BRANO DI PARTENZA:
□ □ □ □ □ □ □

Le tante guerre politiche interne nostrane ci fanno perdere d’occhio quelle commerciali in corso. Vero è che l’aumento dei dazi trumpiani sui prodotti importati dalla Cina e dall’Unione europea sicuramente gioverebbero all’industria e all’occupazione americana, incidendo positivamente anche sulla bilancia dei pagamenti degli Usa con un commercio americano da decenni fortemente squilibrato che probabilmente ne trarrebbe utilità dopo che molte imprese americane hanno preferito mercati poco regolamentati e a bassissimo costo del lavoro. Vero è anche che le multinazionali e le banche Usa hanno sfruttato questo sistema facendo profitti straordinari ed evitando di pagare le tasse dovute.
Non è quindi sorprendente sapere che il deficit della bilancia commerciale Usa, da decenni è, ogni anno, di centinaia di miliardi di dollari. Così per il bilancio statale. Nel 2017, ad esempio, il deficit commerciale è stato di 568 miliardi di dollari (811 miliardi, se si considerano solo le merci senza i servizi) e, a sua volta, il deficit del bilancio federale ha raggiunto i 665 miliardi. La guerra commerciale non produrrà soltanto ritorsioni da parte dei paesi colpiti dai dazi. C’è già un’escalation di per sé foriera di gravissime instabilità che mette in moto effetti destabilizzanti anche sui mercati delle monete e su quelli finanziari. Le conseguenze si vedono già: la Banca nazionale cinese ha deciso di emettere 700 miliardi di yuan sul mercato, pari a oltre 100 miliardi di dollari, con l’evidente intento di svalutare la propria moneta. È una contromisura per contenere i danni provocati dalle misure protezionistiche Usa, perché con il deprezzamento dello yuan gli esportatori cinesi livellerebbero l’aumento dei dazi americani d’importazione, mantenendo in un certo senso i loro guadagni ai livelli precedenti alle decisioni Usa.
A livello interno, in Cina il deprezzamento della moneta non avrebbe grandi effetti negativi, soltanto le sue importazioni diventerebbero più costose. Ma la Cina, da quasi 10 anni, ha cambiato la rotta della sua economia, sviluppando di più il mercato interno e i dazi, pertanto, possono diventare un ulteriore stimolo a sviluppare i settori industriali colpiti e comunque la Cina, da qualche tempo, promuove accordi commerciali in yuan, soprattutto con molti paesi emergenti, bypassando così la mediazione del dollaro. L’Unione Europea, per il suo sistema politico, economico e monetario e per le storiche alleanze internazionali, purtroppo, non può adottare decisioni simili. Anche se Washington impone una tassa del 20% su 1,3 milioni di veicoli importati dall’Europa, di cui più della metà dalla Germania.

□ □ □ □ □ □ □

MATERIALE FORNITO:
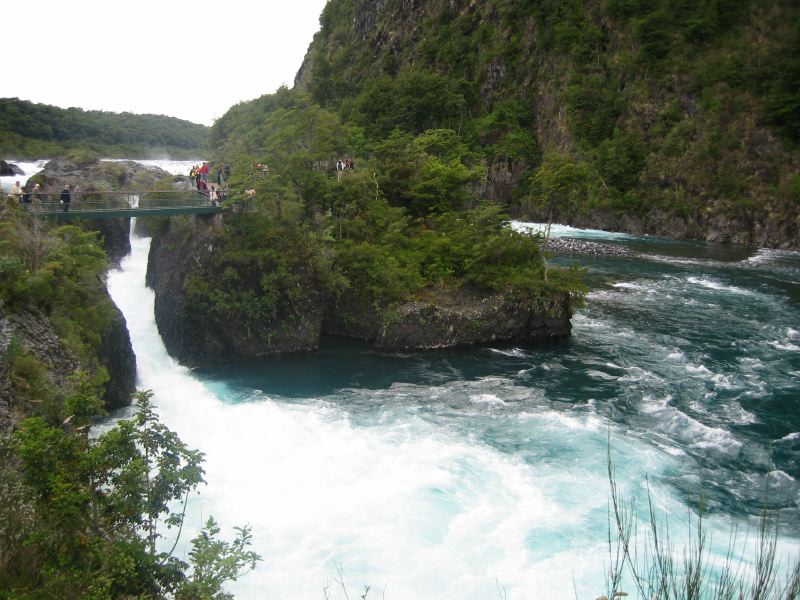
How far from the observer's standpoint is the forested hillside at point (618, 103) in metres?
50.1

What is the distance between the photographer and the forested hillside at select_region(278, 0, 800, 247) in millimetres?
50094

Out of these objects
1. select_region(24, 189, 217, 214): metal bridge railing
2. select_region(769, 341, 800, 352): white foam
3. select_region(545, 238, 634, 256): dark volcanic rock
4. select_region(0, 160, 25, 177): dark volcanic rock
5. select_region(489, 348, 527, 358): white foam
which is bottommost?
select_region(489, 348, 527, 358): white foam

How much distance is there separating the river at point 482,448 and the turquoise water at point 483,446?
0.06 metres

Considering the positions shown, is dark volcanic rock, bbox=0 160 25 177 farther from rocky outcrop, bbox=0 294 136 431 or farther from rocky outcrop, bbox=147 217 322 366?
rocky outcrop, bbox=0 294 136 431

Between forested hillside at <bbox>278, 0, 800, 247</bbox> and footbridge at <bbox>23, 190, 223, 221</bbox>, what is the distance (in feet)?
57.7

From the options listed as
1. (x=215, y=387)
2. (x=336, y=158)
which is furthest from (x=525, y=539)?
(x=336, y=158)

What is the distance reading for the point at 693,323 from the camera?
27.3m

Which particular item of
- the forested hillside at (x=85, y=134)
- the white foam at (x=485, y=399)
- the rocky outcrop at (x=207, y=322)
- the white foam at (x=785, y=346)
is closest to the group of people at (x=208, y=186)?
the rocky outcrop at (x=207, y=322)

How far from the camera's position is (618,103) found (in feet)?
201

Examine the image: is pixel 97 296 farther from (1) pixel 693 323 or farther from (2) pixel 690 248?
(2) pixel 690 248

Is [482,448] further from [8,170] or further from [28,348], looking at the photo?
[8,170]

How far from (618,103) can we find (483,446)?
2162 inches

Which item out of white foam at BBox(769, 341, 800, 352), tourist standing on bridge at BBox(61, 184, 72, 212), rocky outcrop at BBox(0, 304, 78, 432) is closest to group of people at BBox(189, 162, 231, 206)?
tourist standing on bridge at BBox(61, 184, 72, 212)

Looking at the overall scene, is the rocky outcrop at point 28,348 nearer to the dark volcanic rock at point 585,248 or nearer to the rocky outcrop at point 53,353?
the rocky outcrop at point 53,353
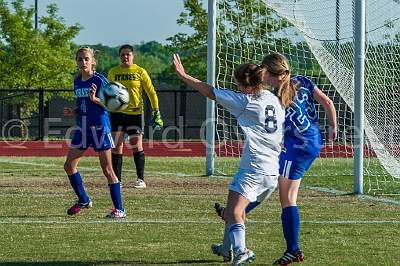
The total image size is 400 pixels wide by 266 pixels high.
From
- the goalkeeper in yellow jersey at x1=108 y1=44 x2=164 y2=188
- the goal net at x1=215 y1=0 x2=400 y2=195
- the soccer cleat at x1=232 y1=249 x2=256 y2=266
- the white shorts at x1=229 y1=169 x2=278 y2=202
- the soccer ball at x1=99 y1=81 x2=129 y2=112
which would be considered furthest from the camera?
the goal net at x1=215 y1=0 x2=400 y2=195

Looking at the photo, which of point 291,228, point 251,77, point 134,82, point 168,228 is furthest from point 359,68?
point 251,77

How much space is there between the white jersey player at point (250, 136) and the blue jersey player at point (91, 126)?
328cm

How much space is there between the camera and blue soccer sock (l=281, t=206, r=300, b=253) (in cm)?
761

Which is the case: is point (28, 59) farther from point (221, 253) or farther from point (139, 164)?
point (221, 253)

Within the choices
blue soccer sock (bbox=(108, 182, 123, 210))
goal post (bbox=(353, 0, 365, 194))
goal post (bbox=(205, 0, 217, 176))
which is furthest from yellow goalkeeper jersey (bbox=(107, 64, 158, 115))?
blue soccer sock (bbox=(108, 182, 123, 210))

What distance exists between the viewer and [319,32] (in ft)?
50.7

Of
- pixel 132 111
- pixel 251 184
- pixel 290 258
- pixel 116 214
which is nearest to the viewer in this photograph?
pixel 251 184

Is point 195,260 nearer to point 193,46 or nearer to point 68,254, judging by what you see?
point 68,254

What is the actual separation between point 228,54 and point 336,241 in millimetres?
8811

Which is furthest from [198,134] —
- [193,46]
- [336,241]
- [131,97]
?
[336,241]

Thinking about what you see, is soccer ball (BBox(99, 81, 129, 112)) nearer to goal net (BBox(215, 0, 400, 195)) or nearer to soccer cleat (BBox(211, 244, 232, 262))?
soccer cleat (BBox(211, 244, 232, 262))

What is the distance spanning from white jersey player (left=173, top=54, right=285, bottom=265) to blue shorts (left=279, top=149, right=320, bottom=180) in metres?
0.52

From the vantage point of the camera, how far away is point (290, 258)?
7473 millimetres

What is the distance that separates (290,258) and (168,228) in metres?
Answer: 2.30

□ □ □ □ □ □ □

COMPITI DELL'ESERCIZIO:
**A.** Nel brano sui dazi, quanti yuan ha deciso di emettere sul mercato la Banca nazionale cinese?
**B.** Riporta, per favore, il tratto del brano sui dazi che va da "A livello interno, in" fino a "metà dalla Germania.".
**C.** Riassumi il brano sui dazi in due frasi.
Il materiale non serve per svolgere l'esercizio.

RISPOSTE ATTESE:
**A.** 700 miliardi di yuan, pari a oltre 100 miliardi di dollari.

**B.**
A livello interno, in Cina il deprezzamento della moneta non avrebbe grandi effetti negativi, soltanto le sue importazioni diventerebbero più costose. Ma la Cina, da quasi 10 anni, ha cambiato la rotta della sua economia, sviluppando di più il mercato interno e i dazi, pertanto, possono diventare un ulteriore stimolo a sviluppare i settori industriali colpiti e comunque la Cina, da qualche tempo, promuove accordi commerciali in yuan, soprattutto con molti paesi emergenti, bypassando così la mediazione del dollaro. L’Unione Europea, per il suo sistema politico, economico e monetario e per le storiche alleanze internazionali, purtroppo, non può adottare decisioni simili. Anche se Washington impone una tassa del 20% su 1,3 milioni di veicoli importati dall’Europa, di cui più della metà dalla Germania.

**C.** I dazi di Trump sui prodotti cinesi ed europei gioverebbero all'industria e alla bilancia commerciale americana, da decenni in forte deficit, ma innescano un'escalation che destabilizza anche i mercati delle monete e quelli finanziari. La Cina reagisce svalutando lo yuan e può contare su un mercato interno più sviluppato e su accordi commerciali in yuan, mentre l'Unione europea non può adottare decisioni simili.